Pushing against the pressures of poverty and corruption, as well as working through the pandemic, the foundation reached schools, congregations, NGOs, and government agencies across the country.

The dialogue training behind Safe Conversations is based on the Imago Therapy process developed by Hunt alongside her husband, Harville Hendrix, PhD. Together, they also founded Quantum Connections, a company that offers methodologies for healthy connections in the workplace. The goal of the dialogue process is to empower people to speak openly and constructively, beyond criticism, judgment, and difference. This technique helps both individuals and communities connect, leading to more success in broader efforts to collaborate and promote inclusivity and peace.
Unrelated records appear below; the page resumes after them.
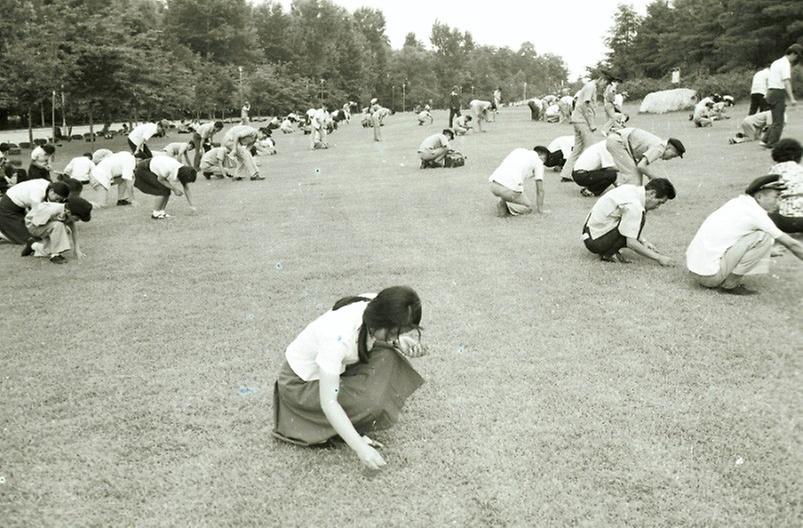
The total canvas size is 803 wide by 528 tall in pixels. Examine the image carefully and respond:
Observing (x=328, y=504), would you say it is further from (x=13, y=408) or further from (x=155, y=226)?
(x=155, y=226)

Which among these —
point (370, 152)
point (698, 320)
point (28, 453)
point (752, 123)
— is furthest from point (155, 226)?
point (752, 123)

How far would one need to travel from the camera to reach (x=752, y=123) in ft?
A: 49.6

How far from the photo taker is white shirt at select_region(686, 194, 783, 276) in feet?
18.8

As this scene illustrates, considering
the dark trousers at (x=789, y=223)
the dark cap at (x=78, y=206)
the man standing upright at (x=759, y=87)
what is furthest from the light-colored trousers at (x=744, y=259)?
the man standing upright at (x=759, y=87)

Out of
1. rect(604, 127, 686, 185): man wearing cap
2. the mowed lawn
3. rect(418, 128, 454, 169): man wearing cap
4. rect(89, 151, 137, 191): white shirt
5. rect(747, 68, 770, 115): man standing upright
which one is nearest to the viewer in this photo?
the mowed lawn

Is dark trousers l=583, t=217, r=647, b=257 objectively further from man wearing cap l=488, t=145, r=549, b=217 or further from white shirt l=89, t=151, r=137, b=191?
white shirt l=89, t=151, r=137, b=191

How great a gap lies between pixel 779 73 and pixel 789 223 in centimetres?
575

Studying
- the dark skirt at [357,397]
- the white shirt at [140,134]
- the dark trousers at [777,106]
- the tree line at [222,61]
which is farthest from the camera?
the tree line at [222,61]

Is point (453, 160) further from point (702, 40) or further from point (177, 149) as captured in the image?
point (702, 40)

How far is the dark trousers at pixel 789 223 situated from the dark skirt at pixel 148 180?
9.53 m

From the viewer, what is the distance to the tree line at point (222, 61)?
76.7 feet

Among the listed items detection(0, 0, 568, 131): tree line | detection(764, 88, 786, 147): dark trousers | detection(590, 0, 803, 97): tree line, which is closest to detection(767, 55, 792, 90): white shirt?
detection(764, 88, 786, 147): dark trousers

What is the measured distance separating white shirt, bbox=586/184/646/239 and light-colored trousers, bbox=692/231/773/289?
40.1 inches

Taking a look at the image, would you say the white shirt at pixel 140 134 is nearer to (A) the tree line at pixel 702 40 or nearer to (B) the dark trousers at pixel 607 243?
(B) the dark trousers at pixel 607 243
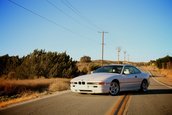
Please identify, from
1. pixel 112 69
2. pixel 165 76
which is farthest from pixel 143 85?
pixel 165 76

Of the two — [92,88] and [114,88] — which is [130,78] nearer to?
[114,88]

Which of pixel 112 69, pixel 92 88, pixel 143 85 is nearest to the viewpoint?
pixel 92 88

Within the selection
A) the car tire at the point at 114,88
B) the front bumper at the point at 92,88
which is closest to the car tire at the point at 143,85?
the car tire at the point at 114,88

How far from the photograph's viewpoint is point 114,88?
490 inches

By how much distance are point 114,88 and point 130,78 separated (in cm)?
140

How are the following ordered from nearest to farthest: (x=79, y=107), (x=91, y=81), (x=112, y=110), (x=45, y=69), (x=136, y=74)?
1. (x=112, y=110)
2. (x=79, y=107)
3. (x=91, y=81)
4. (x=136, y=74)
5. (x=45, y=69)

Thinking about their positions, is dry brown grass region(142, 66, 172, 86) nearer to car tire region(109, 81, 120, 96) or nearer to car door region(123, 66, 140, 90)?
car door region(123, 66, 140, 90)

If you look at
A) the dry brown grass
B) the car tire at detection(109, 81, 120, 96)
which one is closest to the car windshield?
the car tire at detection(109, 81, 120, 96)

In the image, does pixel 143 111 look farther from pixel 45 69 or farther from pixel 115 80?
pixel 45 69

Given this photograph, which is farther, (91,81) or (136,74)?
(136,74)

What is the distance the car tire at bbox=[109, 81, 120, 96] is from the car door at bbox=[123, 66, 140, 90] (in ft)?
1.97

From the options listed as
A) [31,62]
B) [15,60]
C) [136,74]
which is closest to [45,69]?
[31,62]

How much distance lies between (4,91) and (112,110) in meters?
13.0

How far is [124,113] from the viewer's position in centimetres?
771
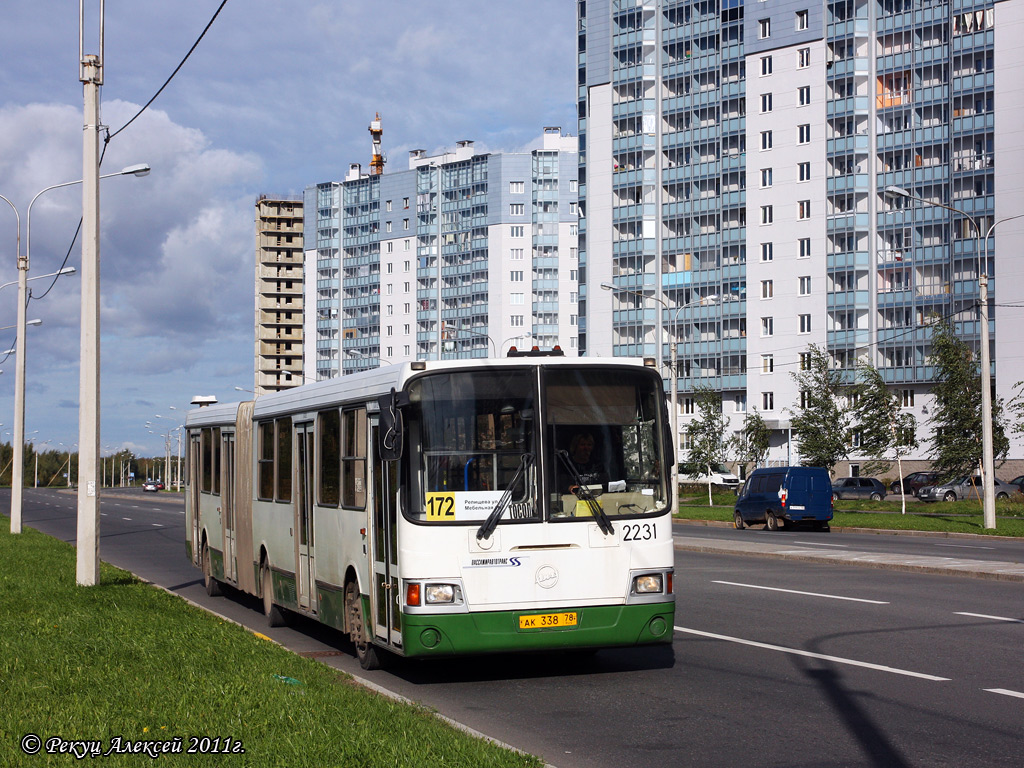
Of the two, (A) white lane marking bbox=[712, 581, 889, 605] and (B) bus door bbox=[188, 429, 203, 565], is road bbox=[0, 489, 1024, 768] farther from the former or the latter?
(B) bus door bbox=[188, 429, 203, 565]

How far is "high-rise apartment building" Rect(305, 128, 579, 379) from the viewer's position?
138 metres

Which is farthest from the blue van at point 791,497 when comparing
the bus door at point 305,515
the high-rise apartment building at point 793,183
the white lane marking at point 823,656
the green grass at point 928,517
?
the high-rise apartment building at point 793,183

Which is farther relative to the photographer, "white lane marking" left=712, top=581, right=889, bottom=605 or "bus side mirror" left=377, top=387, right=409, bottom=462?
"white lane marking" left=712, top=581, right=889, bottom=605

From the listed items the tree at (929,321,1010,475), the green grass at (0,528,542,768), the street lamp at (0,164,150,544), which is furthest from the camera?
the tree at (929,321,1010,475)

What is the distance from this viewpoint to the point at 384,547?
1034 cm

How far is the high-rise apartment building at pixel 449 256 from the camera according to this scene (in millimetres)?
138250

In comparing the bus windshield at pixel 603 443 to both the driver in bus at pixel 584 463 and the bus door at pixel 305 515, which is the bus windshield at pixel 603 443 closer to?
the driver in bus at pixel 584 463

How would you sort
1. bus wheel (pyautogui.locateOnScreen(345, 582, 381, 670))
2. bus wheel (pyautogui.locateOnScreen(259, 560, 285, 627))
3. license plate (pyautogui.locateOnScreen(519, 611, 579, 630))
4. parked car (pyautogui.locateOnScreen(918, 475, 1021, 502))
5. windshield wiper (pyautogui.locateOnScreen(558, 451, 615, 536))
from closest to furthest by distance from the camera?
license plate (pyautogui.locateOnScreen(519, 611, 579, 630))
windshield wiper (pyautogui.locateOnScreen(558, 451, 615, 536))
bus wheel (pyautogui.locateOnScreen(345, 582, 381, 670))
bus wheel (pyautogui.locateOnScreen(259, 560, 285, 627))
parked car (pyautogui.locateOnScreen(918, 475, 1021, 502))

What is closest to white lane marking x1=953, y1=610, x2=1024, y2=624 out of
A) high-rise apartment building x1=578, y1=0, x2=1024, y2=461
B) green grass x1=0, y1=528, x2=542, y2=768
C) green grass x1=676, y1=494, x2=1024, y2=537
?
green grass x1=0, y1=528, x2=542, y2=768

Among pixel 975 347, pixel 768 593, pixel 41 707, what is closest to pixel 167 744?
pixel 41 707

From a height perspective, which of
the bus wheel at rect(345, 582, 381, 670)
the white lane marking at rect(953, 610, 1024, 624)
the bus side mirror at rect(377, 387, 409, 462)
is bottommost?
the white lane marking at rect(953, 610, 1024, 624)

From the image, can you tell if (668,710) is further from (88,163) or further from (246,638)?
(88,163)

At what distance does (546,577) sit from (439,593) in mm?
845

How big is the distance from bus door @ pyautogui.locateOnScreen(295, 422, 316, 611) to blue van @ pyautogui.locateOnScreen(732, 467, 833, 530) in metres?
27.2
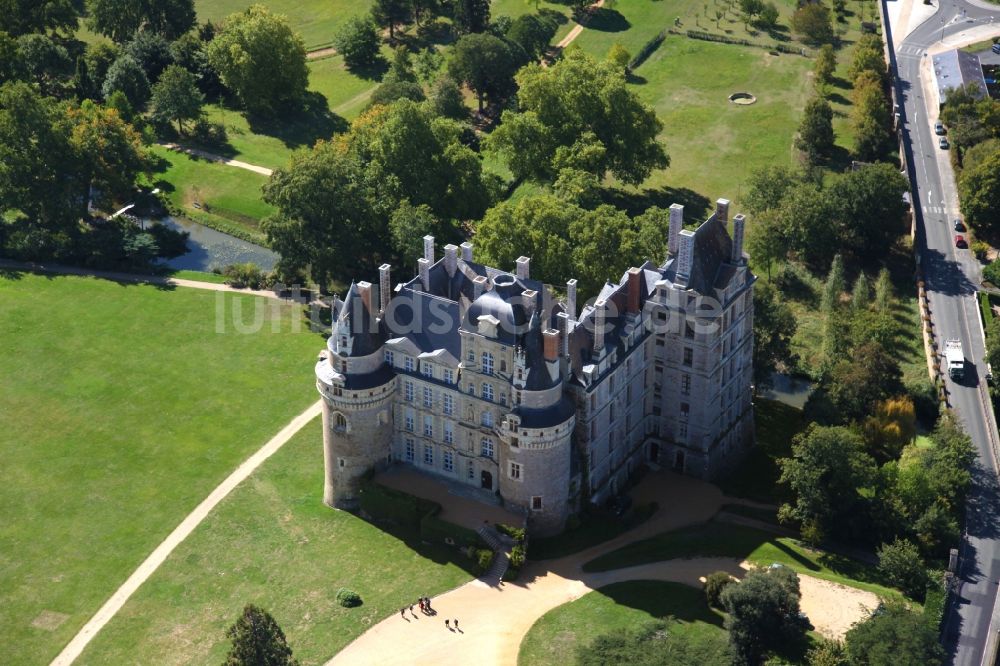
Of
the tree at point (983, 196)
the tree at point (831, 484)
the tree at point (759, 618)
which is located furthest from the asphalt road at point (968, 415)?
the tree at point (759, 618)

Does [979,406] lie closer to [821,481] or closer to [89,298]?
[821,481]

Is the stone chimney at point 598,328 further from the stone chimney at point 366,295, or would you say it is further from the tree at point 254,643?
the tree at point 254,643

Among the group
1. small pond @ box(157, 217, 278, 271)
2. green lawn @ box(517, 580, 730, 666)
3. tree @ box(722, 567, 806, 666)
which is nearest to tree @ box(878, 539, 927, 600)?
tree @ box(722, 567, 806, 666)

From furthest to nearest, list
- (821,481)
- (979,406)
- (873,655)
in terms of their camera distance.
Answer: (979,406)
(821,481)
(873,655)

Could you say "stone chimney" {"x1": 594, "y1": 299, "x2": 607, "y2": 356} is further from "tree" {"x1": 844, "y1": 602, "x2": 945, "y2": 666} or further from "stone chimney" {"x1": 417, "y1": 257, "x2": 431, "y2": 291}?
"tree" {"x1": 844, "y1": 602, "x2": 945, "y2": 666}

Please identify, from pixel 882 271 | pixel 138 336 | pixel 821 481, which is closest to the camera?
pixel 821 481

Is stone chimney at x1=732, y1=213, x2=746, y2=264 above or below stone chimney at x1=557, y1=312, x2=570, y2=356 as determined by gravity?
above

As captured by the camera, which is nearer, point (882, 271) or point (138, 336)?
point (138, 336)

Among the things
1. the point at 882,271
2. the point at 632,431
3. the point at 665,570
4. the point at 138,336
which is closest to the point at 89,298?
the point at 138,336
Beginning a Dialogue for All of Africa

In late 2024, the Foundation for Women will launch the new Center of Dialogue in a ribbon-cutting ceremony with Liberian President Joseph N. Bokai. “The establishment of The Center for Dialogue represents a critical step toward healing and growth,” says Hendrix, “Not just for Liberia, but for the entire African continent. Through the power of dialogue, the Center is empowering individuals and communities to transform conflict into collaboration and create a new narrative for their future.” The center will be a point of connection to promote fruitful conversations and collaborations across the continent, hosting meetings and conferences built on the practices of Safe Conversations.

“The Center for Dialogue is more than just a place,” says Hunt, whose efforts helped build a founding coalition that includes partners from Kenya, South Africa, Benin, and Sierra Leone, “It’s a movement toward unity, understanding, and connecting.

By gathering individuals from all nations to learn and share, the Center fosters a culture in which dialogue becomes the bridge to overcoming divisions and building lasting peace.”

Creating the Foundation for a Global Shift

“The vision of The Center for Dialogue is to make it a beacon for learning and collaboration,” says Hendrix. “Establishing this center lays the groundwork for a global shift toward healthier and more resilient communities through profound connection.”

While this center is meant to serve as the beginning of a relational shift in Africa, it is one part of an eventual global movement that could follow. Creating dialogues and achieving connections has been one of the greatest global challenges faced in recent history, so Hendrix and Hunt are addressing an existential human need for relational understanding.

Their goals, grounded in individual relationships, local communities, and the problems of national equity, grow naturally to international communication.

At the core of so many problems in the world is the basic need to understand and be understood, a problem for which Hendrix and Hunt have innovative solutions, represented now by the foundation of The Center for Dialogue.